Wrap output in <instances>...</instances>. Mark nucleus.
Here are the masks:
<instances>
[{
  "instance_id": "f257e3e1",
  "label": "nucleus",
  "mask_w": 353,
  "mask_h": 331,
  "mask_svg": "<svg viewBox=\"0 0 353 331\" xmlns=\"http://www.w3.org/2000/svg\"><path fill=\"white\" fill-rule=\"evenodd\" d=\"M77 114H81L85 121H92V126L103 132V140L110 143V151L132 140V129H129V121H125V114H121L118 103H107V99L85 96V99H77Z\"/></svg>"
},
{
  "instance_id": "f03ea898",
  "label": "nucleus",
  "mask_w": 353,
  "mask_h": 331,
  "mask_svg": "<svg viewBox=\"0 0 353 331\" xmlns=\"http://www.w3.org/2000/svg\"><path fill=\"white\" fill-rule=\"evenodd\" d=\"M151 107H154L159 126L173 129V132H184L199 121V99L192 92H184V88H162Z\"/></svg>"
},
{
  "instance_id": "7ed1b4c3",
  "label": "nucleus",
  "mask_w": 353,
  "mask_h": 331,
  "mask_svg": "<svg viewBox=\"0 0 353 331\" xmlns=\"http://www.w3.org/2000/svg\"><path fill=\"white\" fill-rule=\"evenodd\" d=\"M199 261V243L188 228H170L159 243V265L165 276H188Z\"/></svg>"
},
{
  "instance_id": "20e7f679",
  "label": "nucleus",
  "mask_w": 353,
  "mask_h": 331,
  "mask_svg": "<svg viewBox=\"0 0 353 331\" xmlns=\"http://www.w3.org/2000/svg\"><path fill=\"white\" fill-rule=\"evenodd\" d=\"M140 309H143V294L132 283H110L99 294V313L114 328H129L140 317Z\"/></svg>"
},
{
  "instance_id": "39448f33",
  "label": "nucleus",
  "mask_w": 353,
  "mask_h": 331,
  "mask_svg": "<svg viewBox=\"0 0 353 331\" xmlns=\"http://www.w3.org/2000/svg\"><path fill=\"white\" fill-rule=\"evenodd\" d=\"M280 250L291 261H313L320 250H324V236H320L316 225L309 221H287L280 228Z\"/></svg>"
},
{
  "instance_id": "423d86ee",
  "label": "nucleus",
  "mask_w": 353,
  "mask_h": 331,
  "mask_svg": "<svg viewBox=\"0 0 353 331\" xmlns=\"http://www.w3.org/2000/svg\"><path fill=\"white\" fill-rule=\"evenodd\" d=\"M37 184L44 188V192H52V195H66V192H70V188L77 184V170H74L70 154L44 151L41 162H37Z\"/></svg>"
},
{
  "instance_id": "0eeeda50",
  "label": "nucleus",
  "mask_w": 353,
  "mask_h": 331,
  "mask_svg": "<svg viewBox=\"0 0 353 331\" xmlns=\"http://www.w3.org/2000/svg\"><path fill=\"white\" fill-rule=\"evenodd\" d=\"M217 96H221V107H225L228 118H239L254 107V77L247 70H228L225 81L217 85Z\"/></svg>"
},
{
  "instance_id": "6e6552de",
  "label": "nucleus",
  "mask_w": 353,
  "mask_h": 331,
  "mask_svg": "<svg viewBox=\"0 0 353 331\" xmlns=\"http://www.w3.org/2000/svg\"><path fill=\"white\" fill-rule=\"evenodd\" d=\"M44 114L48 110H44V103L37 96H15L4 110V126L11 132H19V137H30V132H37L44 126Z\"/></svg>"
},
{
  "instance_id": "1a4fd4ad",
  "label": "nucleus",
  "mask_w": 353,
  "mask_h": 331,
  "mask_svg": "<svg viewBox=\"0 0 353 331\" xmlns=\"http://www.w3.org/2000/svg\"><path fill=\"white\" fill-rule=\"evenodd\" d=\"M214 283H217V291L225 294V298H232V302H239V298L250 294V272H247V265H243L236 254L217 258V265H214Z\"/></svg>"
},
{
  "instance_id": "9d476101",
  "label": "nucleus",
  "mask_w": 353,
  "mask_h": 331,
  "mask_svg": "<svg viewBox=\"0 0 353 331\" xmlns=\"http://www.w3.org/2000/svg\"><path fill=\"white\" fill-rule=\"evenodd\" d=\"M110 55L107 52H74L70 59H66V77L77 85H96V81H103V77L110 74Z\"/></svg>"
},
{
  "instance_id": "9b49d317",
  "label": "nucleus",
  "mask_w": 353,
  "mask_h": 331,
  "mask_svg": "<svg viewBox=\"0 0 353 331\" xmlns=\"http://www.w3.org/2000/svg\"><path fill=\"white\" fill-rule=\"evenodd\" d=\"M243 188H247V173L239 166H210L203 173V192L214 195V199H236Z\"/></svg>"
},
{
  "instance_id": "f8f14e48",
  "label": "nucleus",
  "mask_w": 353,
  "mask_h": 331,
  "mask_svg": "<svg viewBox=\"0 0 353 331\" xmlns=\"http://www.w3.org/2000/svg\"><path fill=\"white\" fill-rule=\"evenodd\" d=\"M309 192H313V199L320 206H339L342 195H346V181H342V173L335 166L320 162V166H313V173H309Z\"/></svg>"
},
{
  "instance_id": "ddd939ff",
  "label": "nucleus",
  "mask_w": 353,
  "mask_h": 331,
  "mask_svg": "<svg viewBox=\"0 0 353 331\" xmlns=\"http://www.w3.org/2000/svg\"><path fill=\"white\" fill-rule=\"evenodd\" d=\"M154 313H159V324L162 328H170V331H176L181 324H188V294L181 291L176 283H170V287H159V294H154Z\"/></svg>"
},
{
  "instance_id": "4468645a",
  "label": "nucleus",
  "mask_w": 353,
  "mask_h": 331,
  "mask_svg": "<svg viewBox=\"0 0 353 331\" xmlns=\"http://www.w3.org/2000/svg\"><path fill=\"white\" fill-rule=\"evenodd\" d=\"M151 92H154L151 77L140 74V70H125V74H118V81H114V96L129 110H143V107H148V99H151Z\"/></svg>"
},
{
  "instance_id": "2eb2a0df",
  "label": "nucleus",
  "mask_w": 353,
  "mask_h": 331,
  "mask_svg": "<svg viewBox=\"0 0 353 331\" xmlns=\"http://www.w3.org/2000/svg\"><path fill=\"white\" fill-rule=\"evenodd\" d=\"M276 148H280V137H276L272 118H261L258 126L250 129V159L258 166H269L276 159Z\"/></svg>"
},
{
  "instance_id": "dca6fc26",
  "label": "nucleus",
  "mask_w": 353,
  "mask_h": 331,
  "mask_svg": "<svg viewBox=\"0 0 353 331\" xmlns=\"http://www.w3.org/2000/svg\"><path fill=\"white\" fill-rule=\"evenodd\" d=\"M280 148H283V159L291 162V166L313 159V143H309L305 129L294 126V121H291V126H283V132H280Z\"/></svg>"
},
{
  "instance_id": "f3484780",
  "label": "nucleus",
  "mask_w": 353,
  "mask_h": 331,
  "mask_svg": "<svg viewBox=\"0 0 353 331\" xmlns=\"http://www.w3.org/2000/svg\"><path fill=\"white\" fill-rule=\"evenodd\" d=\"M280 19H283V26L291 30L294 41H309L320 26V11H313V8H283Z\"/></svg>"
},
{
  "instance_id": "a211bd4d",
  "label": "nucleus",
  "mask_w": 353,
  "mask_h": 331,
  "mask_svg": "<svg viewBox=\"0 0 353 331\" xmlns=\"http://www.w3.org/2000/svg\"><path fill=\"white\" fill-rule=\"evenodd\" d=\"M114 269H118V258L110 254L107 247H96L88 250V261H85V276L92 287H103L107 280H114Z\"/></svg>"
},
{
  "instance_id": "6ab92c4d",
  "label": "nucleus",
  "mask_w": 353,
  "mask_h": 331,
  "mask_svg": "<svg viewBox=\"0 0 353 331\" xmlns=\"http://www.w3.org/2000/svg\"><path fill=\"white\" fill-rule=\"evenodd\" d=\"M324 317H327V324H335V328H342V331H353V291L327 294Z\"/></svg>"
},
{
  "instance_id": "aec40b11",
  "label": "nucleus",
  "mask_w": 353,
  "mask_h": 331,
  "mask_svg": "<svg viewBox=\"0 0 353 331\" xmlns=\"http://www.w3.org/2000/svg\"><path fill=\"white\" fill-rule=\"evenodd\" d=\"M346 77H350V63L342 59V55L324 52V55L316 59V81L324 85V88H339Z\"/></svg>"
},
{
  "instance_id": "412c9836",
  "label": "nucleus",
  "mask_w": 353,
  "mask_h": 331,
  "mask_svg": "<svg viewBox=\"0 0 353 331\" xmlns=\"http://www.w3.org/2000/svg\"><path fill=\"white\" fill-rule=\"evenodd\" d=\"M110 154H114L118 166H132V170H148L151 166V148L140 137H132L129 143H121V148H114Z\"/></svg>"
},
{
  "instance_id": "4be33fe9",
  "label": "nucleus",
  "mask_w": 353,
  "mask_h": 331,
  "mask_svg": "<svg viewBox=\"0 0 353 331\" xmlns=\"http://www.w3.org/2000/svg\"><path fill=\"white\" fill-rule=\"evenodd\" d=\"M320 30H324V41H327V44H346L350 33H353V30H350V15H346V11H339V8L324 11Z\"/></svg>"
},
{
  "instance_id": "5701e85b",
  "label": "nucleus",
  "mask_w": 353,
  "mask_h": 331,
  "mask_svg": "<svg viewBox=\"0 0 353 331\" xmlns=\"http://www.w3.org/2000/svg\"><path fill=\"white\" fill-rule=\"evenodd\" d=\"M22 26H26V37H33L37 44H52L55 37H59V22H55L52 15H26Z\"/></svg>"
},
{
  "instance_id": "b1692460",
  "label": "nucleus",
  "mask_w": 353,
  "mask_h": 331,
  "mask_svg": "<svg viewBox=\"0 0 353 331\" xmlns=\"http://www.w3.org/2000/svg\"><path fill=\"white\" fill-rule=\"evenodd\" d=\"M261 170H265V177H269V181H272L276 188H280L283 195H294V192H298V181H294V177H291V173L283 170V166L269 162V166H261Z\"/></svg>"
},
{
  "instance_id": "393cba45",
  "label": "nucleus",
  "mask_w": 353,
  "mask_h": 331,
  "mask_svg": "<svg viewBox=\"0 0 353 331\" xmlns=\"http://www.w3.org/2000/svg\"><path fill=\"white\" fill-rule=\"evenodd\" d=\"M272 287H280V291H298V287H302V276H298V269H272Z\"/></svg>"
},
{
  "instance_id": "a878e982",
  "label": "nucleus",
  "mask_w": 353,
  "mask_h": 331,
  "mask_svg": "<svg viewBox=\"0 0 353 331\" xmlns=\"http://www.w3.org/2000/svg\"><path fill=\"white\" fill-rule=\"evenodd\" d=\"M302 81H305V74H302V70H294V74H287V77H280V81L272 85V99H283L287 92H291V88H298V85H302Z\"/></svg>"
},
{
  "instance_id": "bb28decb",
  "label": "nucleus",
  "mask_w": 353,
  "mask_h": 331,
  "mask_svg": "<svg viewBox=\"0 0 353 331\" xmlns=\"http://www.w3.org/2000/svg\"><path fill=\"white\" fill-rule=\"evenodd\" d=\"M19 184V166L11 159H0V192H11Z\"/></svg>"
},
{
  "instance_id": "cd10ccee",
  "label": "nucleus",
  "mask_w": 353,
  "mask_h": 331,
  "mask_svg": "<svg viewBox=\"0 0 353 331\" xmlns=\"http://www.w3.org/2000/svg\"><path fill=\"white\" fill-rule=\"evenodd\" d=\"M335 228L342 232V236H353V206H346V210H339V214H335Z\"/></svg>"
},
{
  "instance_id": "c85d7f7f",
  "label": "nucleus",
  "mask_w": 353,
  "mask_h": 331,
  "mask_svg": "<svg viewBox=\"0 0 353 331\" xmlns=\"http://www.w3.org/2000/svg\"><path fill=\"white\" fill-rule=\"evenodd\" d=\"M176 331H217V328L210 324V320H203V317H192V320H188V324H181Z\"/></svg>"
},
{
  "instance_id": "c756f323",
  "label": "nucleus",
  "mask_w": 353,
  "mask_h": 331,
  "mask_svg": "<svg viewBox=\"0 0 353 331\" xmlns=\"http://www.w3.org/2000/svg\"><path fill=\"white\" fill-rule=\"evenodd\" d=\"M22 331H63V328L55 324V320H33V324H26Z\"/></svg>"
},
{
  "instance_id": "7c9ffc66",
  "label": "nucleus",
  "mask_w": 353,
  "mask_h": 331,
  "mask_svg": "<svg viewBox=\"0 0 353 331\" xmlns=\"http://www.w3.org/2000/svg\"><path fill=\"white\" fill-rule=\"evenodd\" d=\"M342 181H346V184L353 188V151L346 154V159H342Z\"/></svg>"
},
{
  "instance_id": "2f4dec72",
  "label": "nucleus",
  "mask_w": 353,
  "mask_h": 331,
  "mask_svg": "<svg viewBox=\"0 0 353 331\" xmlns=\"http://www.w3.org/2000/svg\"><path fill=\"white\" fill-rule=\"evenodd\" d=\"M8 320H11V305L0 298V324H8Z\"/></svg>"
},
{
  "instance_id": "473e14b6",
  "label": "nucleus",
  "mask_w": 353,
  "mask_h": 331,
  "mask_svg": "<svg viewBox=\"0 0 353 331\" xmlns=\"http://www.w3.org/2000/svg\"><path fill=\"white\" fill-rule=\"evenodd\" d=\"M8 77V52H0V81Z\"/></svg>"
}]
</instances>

========================================================================

**What you have to do**
Gather every line in the rows above that contains the string "instances", with case counting, and copy each of those lines in full.

**In response**
Wrap output in <instances>...</instances>. Mark nucleus.
<instances>
</instances>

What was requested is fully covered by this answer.